Standing up for Canberra

Bring back our girls

In rising, I would like to commend the member for Brisbane for putting this motion on Nigeria forward.

I have said in this place again and again that education is the great equaliser, the great transformer. It is through education that my sisters and I escaped a cycle of disadvantage. Education, and especially the education of women, is the bedrock of development. Education gives women options and control; it gives them choice. That is why the abduction of over 200 innocent Nigerian schoolgirls is so abhorrent. These young girls were targeted simply because they dared to seek an education, because they dared to improve their lives, and the lives of their families. The name of the perpetrators of this hateful act, Boko Haram, literally means 'Western style education is sin'. This terrorist organisation seeks to prevent the people of Nigeria from seeking an education, and to punish those who do.

I have been alarmed to learn that since this brutal abduction, teachers and members of the education community in Nigeria have been living in fear. Education unions in Nigeria have reported their fears that teacher recruitment will decrease to an all-time low because people are now simply too afraid to enter this most worthy and this most meaningful of professions. I fear too that school enrolment and attendance in Nigeria will be dramatically affected by this abduction. This abduction is not just an attack on these girls and their families but also an attack on every person in this world who believes that the right to education is a fundamental human right.

This morning about 50 girls from Girls Grammar School here in Canberra visited parliament, and I spoke briefly to them about this horrific abduction. In doing so, I wanted to imply how lucky they are as young women to have unhindered access to a good quality education. It is not just in Nigeria where the right of young women to access education is being threatened. Across the world millions of children and adults remain deprived of educational opportunities, some as a result of conflict, some as a result of oppression, many as a result of poverty, and some, like these Nigerian schoolgirls, as a result of fundamentalist ideology. According to the International Labour Organisation, of the 72 million primary school aged children not at school, 44 million are girls. That is 16 million more girls out of school than boys.

I have spoken in this place before about my very great fear that the ability for women to access education in Afghanistan may regress after the withdrawal of Australian troops and the troops of our ISAF partners. Enormous progress has been made in improving girls' access to education in Afghanistan over the last 11 years. Today, millions of Afghan girls and boys are now going to school. Many women now have access to education, to employment, to basic health care and to other essential services that previously were off limits to them. However, without constant vigilance these gains will easily be lost. We know too that in Syria conflict has prevented a generation of girls and boys from accessing education for much of the past three years.

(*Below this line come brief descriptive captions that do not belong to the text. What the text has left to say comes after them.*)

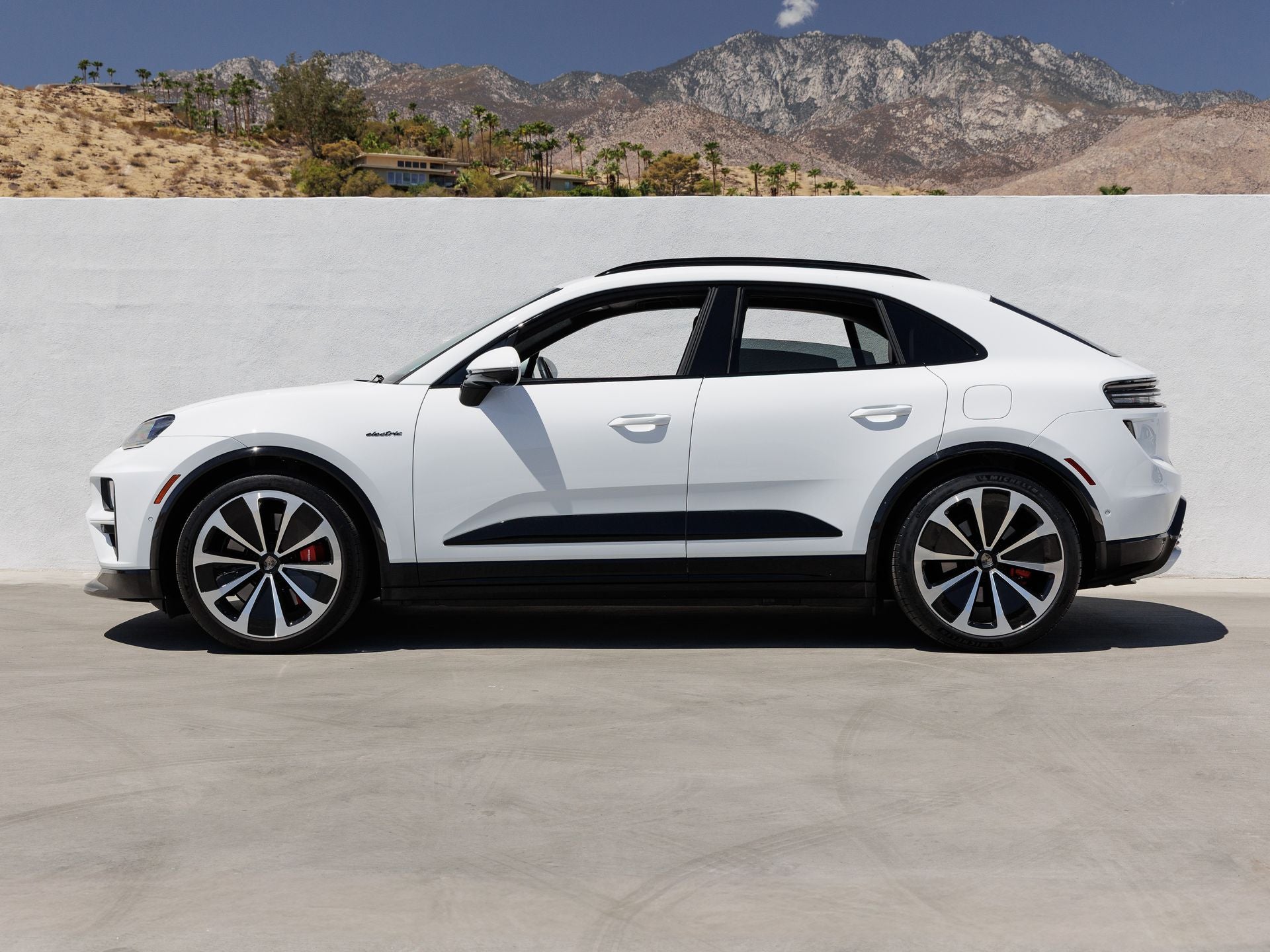 2025 Porsche Macan Macan Turbo Electric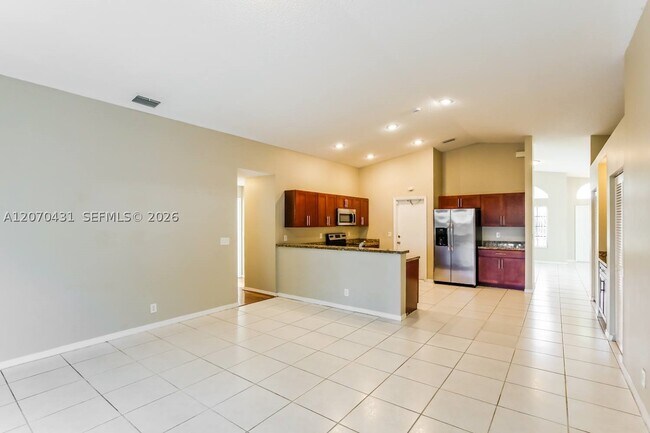 Photo - 10841 SW 14th Ct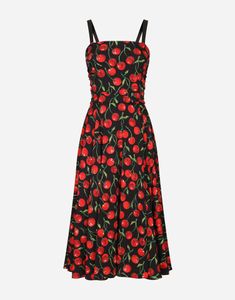 Cherry Silk Suspender klänning med svart bakgrund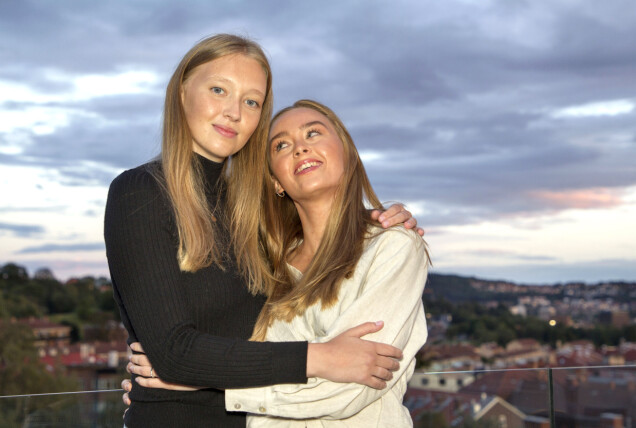 Emma med sin storasyster Malene. Emma med sin storasyster Malene.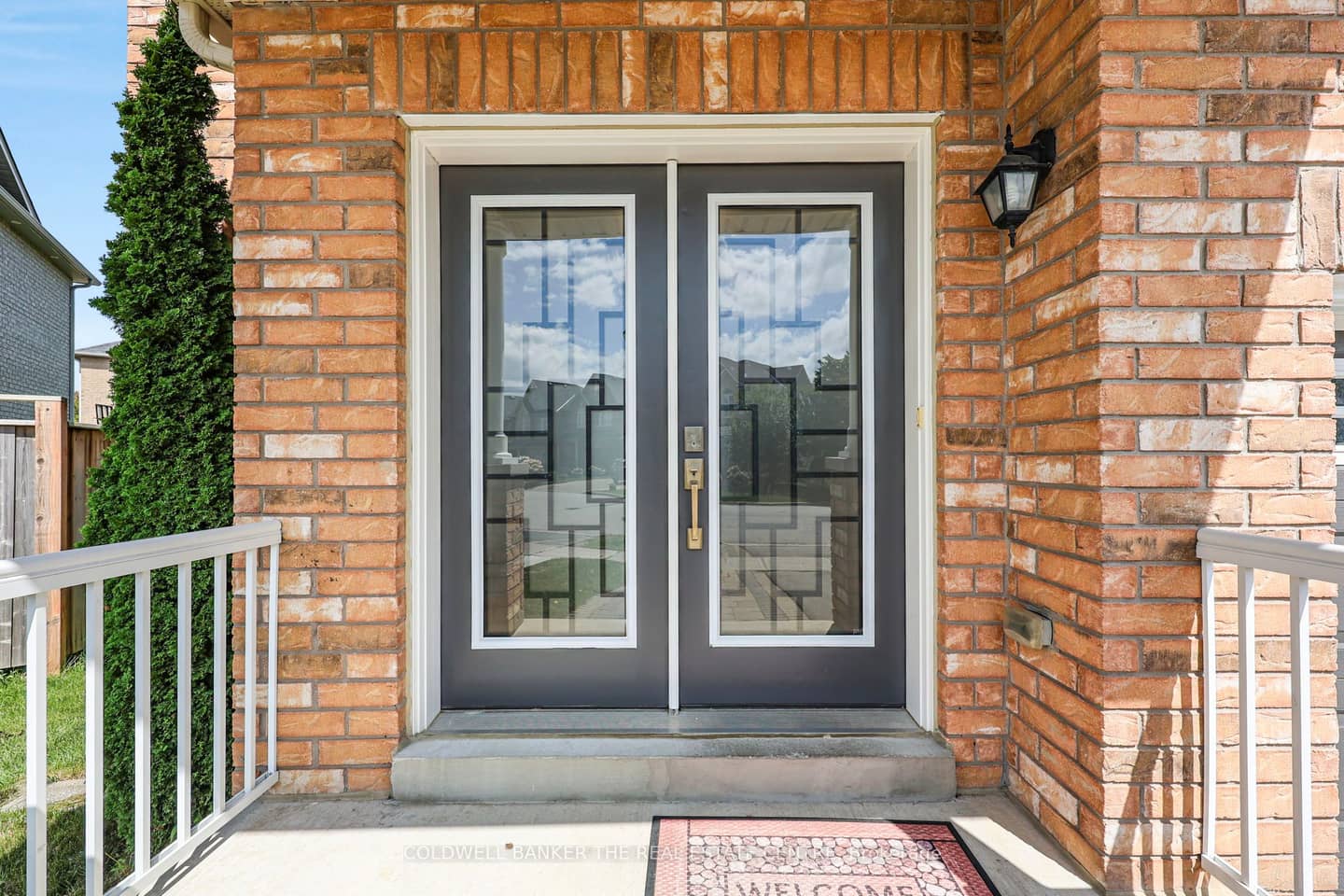 18 Herefordshire Crescent, Newmarket, ON L9N 0B7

Education is not just a fundamental human right, it is also essential for the exercise of all other human rights. The international community, including Australia, must stand together to protect the right to education for all girls and boys in this world. The international community, including Australia, must do what we can to ensure the urgent return of these abducted Nigerian schoolgirls. Inaction and complacency will only send the message that attacking the right to education is okay. Inaction will cause more Nigerian teachers to withdraw from the profession out of fear, and more Nigerian parents to pull their children out of school.

Today I stand with the teachers, unions and educators of Nigeria who have said they will not stop campaigning 'until our girls are brought back safe and alive and the perpetrators of the heinous crime are brought to book'. Today I stand with the parents and loved ones of these girls, who will not rest until their daughters are returned safely. Today I commit to do all that I can to ensure the fundamental right to education —the fundamental human right to education—for all is upheld the world over. We cannot have a situation where fear prevents children from accessing education. Bring back our girls.